In the previous article - Moving Around with Wine and Glasses - I discussed carriers for transporting wine and glasses around the place securely and safely. In this follow up I’ll look at packaging for shipping wine around.
The criterion here is more rigid than just lugging it around. The packaging has to keep the wine bottle safe from damage or breakage in transport, provide a degree of insulation from heat damage and provide a space for name and address of sender and recipient.
This shouldn’t be too hard.
The vast majority of wine transported around the place is shipped in boxes with the manufacturer’s name on it. These boxes are good for shipping wine, if not the manufacturers wouldn’t get their wine shipped safely, which would be their loss. Having said that there is enormous variety in boxes. Here’s some that randomly pop up on a doorstep somewhere in the neighbourhood.
The Mitchelton box on the right is good for re-use as the cardboard inserts are suited to a wide range of bottle shapes and the inserts are made out of recycled cardboard which provides some degree of cushioning for the bottles.
While the wooden boxes look really classy and provide good bragging rights, they are often not the best for shipping wine due to the rigid nature of the wood that holds the wine. Some wineries use "wood-wool" which provides the cushioning required.
The manufacturer’s boxes are good for shipping wines around in case lots, either the half dozen or dozen, but often you want to ship a smaller or odd number of bottles. Here the main top of packaging used is the foam shipper. These shippers are generally available from liquor stores, either for sale, or you might be able to wangle a used one or five out of them if you’re a regular.
Here are a few examples that I had lying around:
The first photo above shows a couple of single bottle shippers and the second shows a three-bottle shipper. There are also single-layer two and four bottle shippers available as well. The 3 bottle shipper is a modular setup when you can also buy a centre layer to ship six bottles by stacking the layers up. The next photo shows the shipper with six bottles.

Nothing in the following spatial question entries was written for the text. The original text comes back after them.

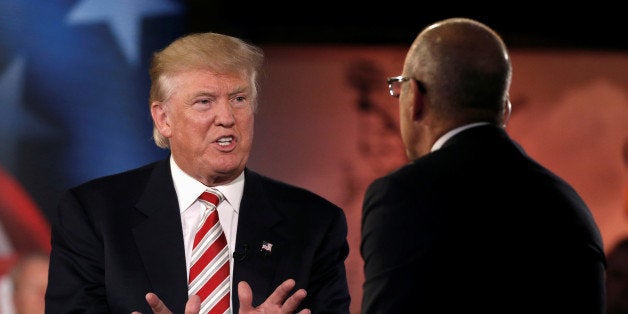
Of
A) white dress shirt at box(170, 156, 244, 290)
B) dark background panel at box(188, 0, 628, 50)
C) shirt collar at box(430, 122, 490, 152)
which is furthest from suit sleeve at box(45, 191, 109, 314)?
dark background panel at box(188, 0, 628, 50)

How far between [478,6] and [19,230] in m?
2.47

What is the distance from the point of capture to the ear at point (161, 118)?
2.86 meters

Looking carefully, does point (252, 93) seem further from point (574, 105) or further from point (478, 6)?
point (574, 105)

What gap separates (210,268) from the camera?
8.66ft

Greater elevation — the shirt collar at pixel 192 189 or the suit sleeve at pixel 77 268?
the shirt collar at pixel 192 189

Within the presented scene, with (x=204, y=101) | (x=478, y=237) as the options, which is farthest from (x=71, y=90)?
(x=478, y=237)

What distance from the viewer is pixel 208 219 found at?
2.72m

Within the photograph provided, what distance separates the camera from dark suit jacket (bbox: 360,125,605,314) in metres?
1.98

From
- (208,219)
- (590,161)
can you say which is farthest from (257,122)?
(208,219)

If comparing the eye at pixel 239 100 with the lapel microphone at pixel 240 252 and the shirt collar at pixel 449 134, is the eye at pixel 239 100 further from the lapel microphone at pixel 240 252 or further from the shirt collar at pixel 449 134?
the shirt collar at pixel 449 134

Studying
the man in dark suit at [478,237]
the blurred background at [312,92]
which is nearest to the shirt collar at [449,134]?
the man in dark suit at [478,237]

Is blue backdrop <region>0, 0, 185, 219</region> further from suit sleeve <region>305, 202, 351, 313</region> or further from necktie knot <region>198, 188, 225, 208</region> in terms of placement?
suit sleeve <region>305, 202, 351, 313</region>

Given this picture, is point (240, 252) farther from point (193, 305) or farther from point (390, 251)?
point (390, 251)

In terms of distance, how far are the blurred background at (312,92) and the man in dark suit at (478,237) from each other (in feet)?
6.82
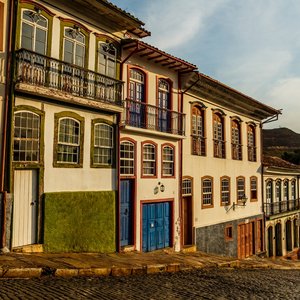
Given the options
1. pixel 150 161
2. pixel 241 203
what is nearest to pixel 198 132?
pixel 150 161

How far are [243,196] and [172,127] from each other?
8.62 meters

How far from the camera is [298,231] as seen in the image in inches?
1196

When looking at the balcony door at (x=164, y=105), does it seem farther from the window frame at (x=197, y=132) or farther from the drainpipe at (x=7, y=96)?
the drainpipe at (x=7, y=96)

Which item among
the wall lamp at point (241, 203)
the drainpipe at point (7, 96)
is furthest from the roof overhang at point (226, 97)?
the drainpipe at point (7, 96)

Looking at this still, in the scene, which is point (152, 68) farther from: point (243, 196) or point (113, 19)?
point (243, 196)

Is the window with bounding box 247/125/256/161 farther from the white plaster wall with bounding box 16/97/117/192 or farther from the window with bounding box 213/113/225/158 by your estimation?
the white plaster wall with bounding box 16/97/117/192

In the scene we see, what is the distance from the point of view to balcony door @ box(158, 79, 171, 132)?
15906mm

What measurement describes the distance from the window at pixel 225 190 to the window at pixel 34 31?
12510mm

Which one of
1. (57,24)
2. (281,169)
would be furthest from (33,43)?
(281,169)

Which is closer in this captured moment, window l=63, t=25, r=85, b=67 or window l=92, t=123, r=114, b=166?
window l=63, t=25, r=85, b=67

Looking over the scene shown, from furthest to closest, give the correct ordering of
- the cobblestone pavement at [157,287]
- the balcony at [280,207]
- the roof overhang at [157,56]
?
the balcony at [280,207]
the roof overhang at [157,56]
the cobblestone pavement at [157,287]

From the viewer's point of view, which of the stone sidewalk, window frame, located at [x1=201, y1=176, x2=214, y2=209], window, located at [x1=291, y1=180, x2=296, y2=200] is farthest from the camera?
window, located at [x1=291, y1=180, x2=296, y2=200]

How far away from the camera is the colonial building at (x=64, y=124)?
34.4 feet

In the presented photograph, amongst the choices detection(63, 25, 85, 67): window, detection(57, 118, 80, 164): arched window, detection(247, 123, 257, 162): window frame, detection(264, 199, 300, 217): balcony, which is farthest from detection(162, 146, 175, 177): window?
detection(264, 199, 300, 217): balcony
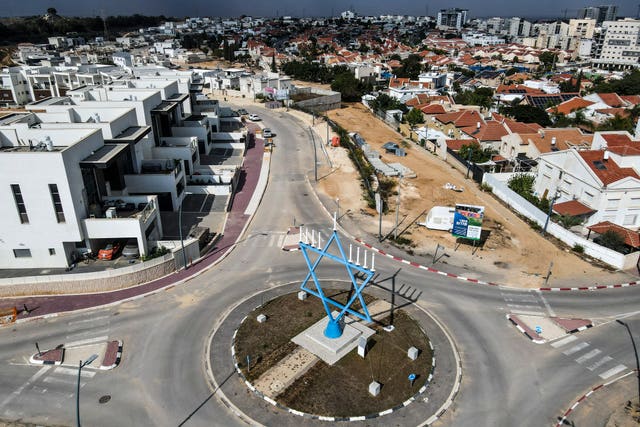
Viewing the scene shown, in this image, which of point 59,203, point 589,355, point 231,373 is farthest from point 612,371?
point 59,203

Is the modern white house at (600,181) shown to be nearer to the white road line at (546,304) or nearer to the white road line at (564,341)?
the white road line at (546,304)

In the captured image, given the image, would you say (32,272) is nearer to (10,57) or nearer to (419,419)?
(419,419)

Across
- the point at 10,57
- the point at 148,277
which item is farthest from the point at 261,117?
the point at 10,57

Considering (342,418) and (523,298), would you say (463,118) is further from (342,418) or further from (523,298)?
(342,418)

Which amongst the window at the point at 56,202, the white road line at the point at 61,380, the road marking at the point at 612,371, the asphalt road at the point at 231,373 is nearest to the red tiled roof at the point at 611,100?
the asphalt road at the point at 231,373

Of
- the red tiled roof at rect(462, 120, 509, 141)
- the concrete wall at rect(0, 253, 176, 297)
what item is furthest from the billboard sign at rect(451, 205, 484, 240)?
the red tiled roof at rect(462, 120, 509, 141)

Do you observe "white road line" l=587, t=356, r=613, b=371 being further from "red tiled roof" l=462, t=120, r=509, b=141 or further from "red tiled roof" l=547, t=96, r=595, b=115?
"red tiled roof" l=547, t=96, r=595, b=115

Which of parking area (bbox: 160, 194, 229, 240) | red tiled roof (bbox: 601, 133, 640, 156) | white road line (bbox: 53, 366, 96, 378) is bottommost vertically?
white road line (bbox: 53, 366, 96, 378)
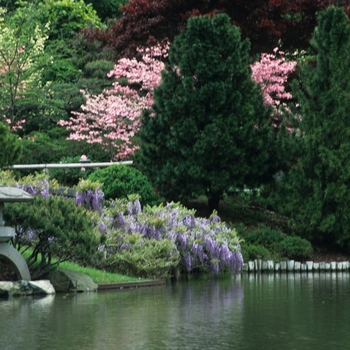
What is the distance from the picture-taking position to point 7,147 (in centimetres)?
2514

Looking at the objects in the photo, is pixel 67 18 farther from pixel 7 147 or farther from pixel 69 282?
pixel 69 282

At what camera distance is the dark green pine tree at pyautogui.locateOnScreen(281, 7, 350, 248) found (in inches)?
1050

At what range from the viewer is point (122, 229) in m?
21.4

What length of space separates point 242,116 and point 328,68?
2.71 meters

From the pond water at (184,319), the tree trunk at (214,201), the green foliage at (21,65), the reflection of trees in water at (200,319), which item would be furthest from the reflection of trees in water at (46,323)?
the green foliage at (21,65)

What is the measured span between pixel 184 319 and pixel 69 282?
17.3 ft

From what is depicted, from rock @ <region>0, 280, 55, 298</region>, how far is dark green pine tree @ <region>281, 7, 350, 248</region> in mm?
11172

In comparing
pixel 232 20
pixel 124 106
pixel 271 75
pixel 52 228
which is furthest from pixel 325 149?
pixel 52 228

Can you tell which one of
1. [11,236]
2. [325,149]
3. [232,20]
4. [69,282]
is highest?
[232,20]

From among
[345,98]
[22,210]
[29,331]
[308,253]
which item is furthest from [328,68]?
[29,331]

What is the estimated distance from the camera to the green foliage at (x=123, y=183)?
1051 inches

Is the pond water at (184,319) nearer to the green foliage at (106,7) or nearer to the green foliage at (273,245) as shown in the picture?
the green foliage at (273,245)

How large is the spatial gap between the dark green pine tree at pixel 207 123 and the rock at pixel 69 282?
32.1 feet

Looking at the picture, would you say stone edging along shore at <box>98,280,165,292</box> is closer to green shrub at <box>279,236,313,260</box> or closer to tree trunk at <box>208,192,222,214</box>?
green shrub at <box>279,236,313,260</box>
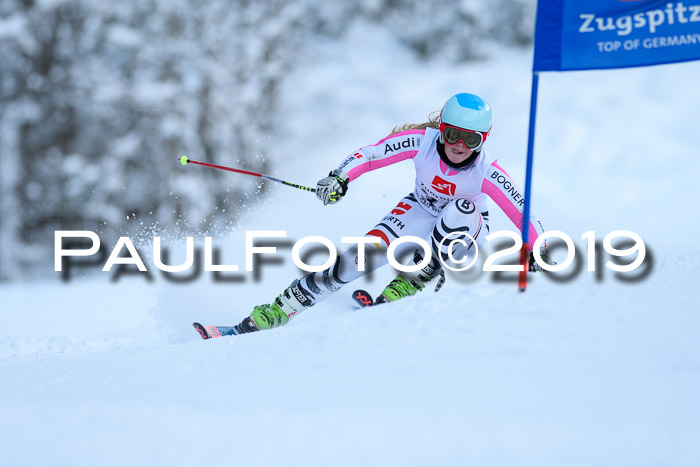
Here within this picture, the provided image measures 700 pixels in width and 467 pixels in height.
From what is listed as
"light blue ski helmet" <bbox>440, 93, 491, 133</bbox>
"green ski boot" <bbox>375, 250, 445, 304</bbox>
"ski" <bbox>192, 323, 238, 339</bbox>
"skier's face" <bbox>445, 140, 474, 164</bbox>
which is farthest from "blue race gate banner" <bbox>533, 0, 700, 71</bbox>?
"ski" <bbox>192, 323, 238, 339</bbox>

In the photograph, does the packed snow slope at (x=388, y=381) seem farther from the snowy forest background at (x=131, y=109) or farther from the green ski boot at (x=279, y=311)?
the snowy forest background at (x=131, y=109)

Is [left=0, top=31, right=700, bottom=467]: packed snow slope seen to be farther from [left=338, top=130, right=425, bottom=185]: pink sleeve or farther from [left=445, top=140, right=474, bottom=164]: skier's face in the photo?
[left=338, top=130, right=425, bottom=185]: pink sleeve

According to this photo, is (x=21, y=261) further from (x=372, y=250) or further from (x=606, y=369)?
(x=606, y=369)

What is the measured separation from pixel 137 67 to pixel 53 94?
175 centimetres

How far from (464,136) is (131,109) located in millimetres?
11136

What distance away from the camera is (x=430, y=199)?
176 inches

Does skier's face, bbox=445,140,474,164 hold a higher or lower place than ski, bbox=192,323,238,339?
higher

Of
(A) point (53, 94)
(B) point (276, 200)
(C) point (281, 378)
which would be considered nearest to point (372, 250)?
(C) point (281, 378)

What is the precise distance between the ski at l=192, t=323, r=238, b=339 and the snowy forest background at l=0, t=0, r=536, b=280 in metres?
8.92

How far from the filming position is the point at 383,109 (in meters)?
16.4

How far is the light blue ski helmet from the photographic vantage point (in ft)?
13.0

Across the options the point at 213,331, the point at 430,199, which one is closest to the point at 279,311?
the point at 213,331

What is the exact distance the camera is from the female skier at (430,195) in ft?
13.3

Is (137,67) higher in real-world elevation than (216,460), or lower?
higher
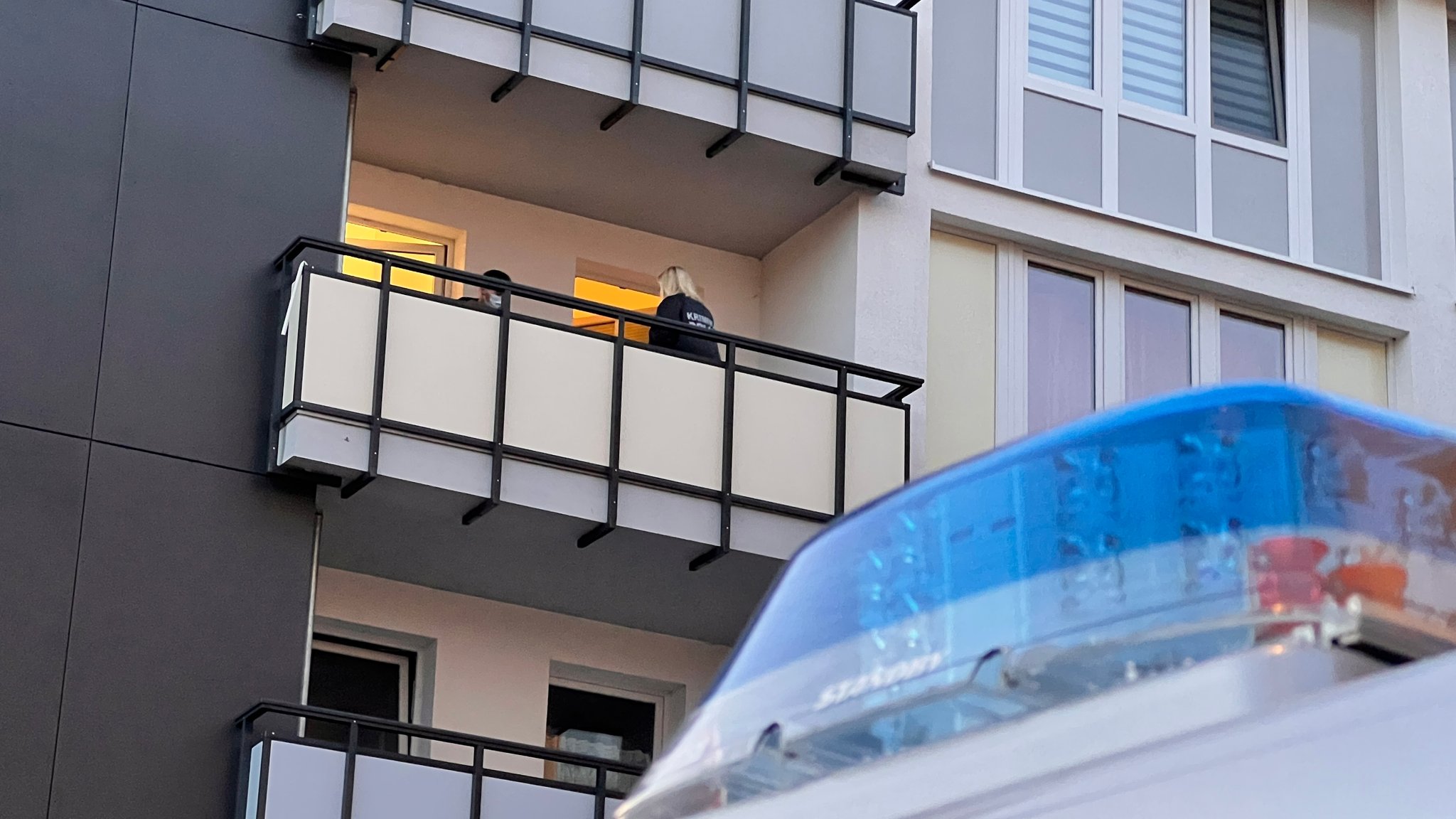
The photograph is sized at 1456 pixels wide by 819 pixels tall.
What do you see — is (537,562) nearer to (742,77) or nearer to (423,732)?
(423,732)

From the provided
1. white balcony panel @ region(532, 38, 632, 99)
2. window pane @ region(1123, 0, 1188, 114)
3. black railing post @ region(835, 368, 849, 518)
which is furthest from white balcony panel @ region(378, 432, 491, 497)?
window pane @ region(1123, 0, 1188, 114)

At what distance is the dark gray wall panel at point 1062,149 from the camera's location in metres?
17.4

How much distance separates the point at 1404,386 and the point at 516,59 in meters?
7.95

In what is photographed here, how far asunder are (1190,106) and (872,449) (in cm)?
486

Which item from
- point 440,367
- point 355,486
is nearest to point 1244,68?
point 440,367

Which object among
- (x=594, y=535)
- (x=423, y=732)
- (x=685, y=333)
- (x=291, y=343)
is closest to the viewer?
(x=423, y=732)

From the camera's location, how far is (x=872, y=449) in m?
15.3

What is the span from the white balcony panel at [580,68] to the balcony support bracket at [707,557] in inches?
125

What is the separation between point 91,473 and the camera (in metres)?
13.2

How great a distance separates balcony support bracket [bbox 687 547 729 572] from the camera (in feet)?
48.1

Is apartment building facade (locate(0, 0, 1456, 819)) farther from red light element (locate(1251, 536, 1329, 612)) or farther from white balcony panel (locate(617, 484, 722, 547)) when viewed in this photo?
red light element (locate(1251, 536, 1329, 612))

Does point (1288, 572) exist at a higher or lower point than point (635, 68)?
lower

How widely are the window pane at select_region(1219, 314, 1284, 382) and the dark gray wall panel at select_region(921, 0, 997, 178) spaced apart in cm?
240

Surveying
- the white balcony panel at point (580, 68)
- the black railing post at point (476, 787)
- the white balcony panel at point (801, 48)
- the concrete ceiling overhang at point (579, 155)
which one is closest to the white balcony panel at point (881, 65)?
the white balcony panel at point (801, 48)
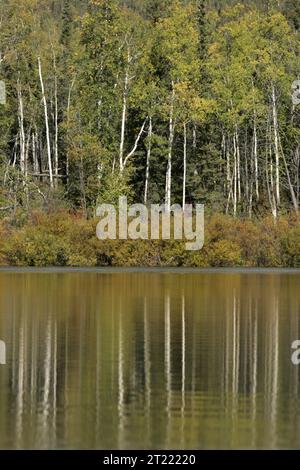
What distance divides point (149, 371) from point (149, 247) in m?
35.6

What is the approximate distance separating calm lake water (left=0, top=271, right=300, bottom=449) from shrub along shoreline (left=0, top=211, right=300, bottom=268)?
1765cm

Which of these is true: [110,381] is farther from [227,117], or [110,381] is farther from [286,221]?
[227,117]

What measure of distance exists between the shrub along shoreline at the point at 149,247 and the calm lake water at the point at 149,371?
1765 centimetres

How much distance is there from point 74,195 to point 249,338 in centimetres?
4381

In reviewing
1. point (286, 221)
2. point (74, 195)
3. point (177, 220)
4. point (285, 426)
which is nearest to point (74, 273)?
point (177, 220)

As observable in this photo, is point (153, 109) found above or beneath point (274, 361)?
above

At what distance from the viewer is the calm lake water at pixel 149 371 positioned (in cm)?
1559

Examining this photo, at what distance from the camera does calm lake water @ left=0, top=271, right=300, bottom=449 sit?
1559cm

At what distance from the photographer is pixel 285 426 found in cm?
1606

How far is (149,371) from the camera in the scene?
20750mm

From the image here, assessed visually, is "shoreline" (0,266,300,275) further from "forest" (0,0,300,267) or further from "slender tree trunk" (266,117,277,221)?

I have a number of Foam Wine Shippers I have never thrown one out. They’ve been reused for mailing a number of times and also provide excellent additional insulation in the cellar for those very special bottles.
The Saga of the WINEpak
The Saga of the WINEpak
Australia Post sell all sorts of containers and packs for shipping things and sometime in the last year or so they went to replace the foam wine shipper with the WINEpak.
This red plastic number was introduced to address concerns of the disposal issues inherent with the styrofoam shipper, so I decided to give it a go.
Inside the WINEpak
The inside the WINEpak hold the bottle with a number of stiff plastic tags designed to hold the bottle suspended within the outer casing as shown in the photo. These tags bend to a various extent depending on the bottle shape.
Getting the Bottle In
Having checked out the design I grabbed a bottle of shippingworthy wine and put it in the case. Here’s where the challenges started.
In order to get the wine packed (pak’d?) the bottle is placed into the WINEpak and the top half folded over. After this is done there are a series of clips that clipped together to seal the WINEpak.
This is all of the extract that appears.